When rerunning the sequential test, the output looks like that:

$ dune exec ./mutable_set_v1.exe
random seed: 296715191
generated error fail pass / total     time test name
[✓]  100    0    0  100 /  100     1.2s STM sequential tests
================================================================================
success (ran 1 tests)

We can see that the tests are successful. That means that the behaviours of all the 100 generated programs were consistent with the functional model we've given.

Parallel testing

We've now tested that, when run sequentially, our library behaves accordingly to the functional model we've given. The power of qcheck-stm comes from the fact that we can also test the behaviour of our library when run in a parallel or concurrent context.

Let's say we want to test our library when it is used with OCaml domains. We just have to instantiate our specification with another functor.

On the model of STM_sequential, STM_domain proposes a functor that exposes mainly two functions:

Here again, we expect the test to succeed, so we'll use the first one.

(* same as before *)

module Lib_domain = STM_domain.Make (Lib_spec)

let _ =
  QCheck_base_runner.run_tests ~verbose:true
    [ Lib_domain.agree_test_par ~count:100 ~name:"STM parallel tests" ]

And we are set to run the tests:

$ dune exec ./mutable_set_v2.exe
random seed: 111516437
generated error fail pass / total     time test name
[✗]    3    0    1    2 /  100     0.8s STM parallel tests

--- Failure --------------------------------------------------------------------

Test STM parallel tests failed (13 shrink steps):

                                    |
                                    |
                      .--------------------------.
                      |                          |
          (Add 1435831017908725795)   (Add 31161757608660161)
                  Cardinal                   Cardinal


+++ Messages ++++++++++++++++++++++++++++++++++++++++++++++++++++++++++++++++++++

Messages for test STM parallel tests:

  Results incompatible with linearized model

                                      |
                                      |
                   .------------------------------------.
                   |                                    |
     (Add 1435831017908725795) : ()        (Add 31161757608660161) : ()
              Cardinal : 1                         Cardinal : 1

================================================================================
failure (1 tests failed, 0 tests errored, ran 1 tests)

Here, the test fails again. This means, that even if the library is correct with respect to the given functional model when used sequentially, the library is not safe to be used in parallel.

We can see that the output is a bit different than the one with the failing sequential test. This is because the generated programs are a bit different too. For testing with using Stdlib.Domain, qcheck-stm generates a triplet of lists of calls: one sequential prefix to bring the system under test in a random state and two parallel suffixes.

We can see in the minimal counter example proposed by qcheck-stm that there are some parallel writes and reads occurring. This is a classical mistake when writing parallel code known as a data race.

Let's fix that by putting a lock on every operation. This will end up being quite slow. In a real-life program, you'll probably want to be a bit smarter than that.

RECORD EXTRACTS —
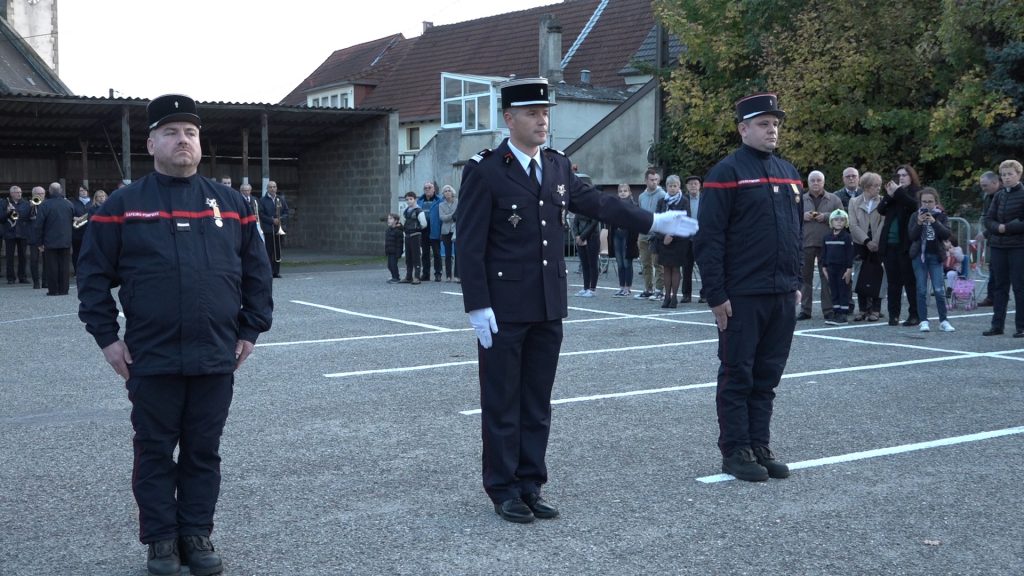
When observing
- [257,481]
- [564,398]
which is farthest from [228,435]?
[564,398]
==
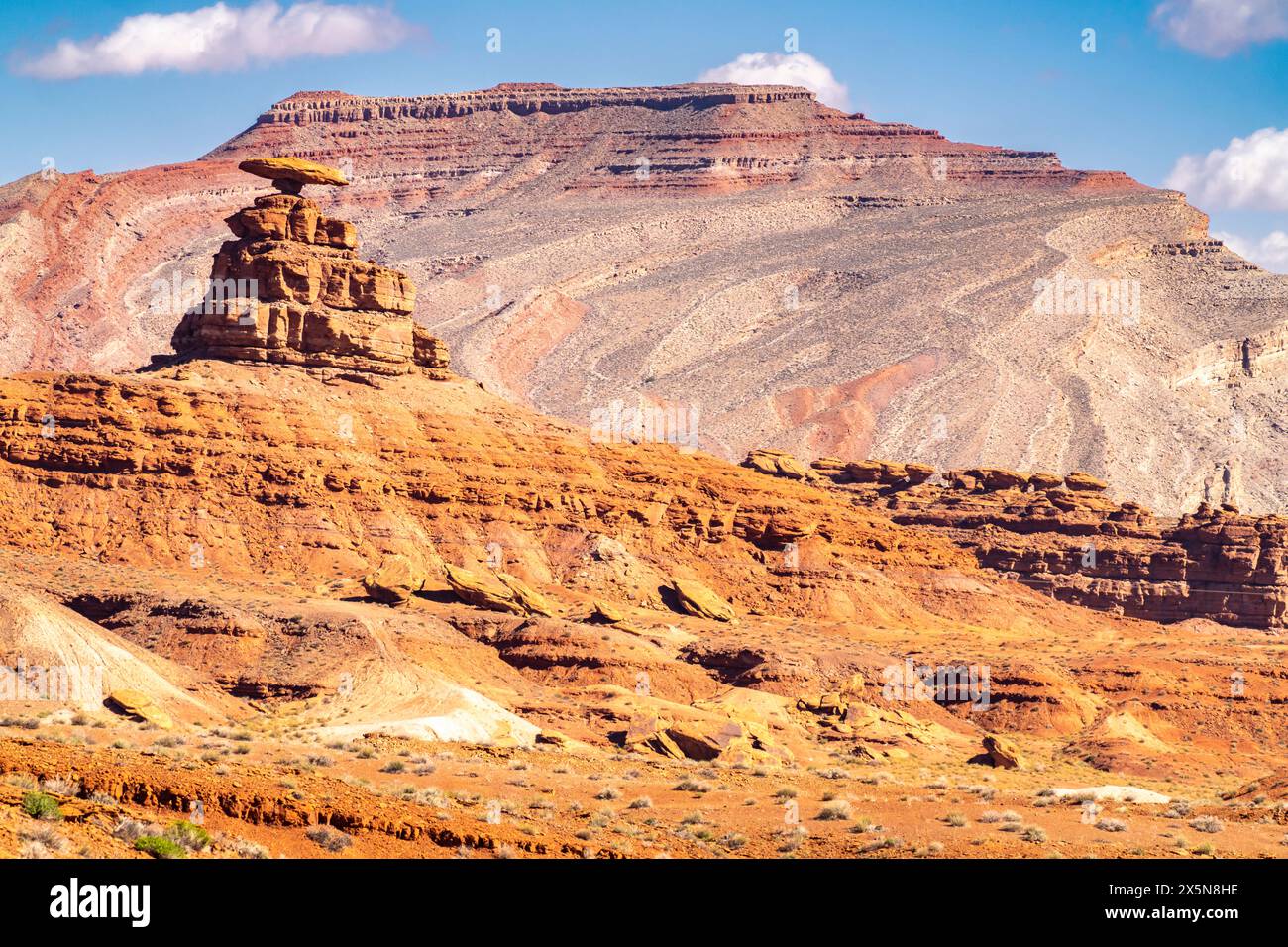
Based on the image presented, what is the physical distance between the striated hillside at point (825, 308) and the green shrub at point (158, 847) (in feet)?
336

WHAT THE TASK ASKS — Which column headings appear in the test result tables of the qcheck-stm testing excerpt above? List every one.

TASK SOLUTION — generated, error, fail, pass, total, time, test name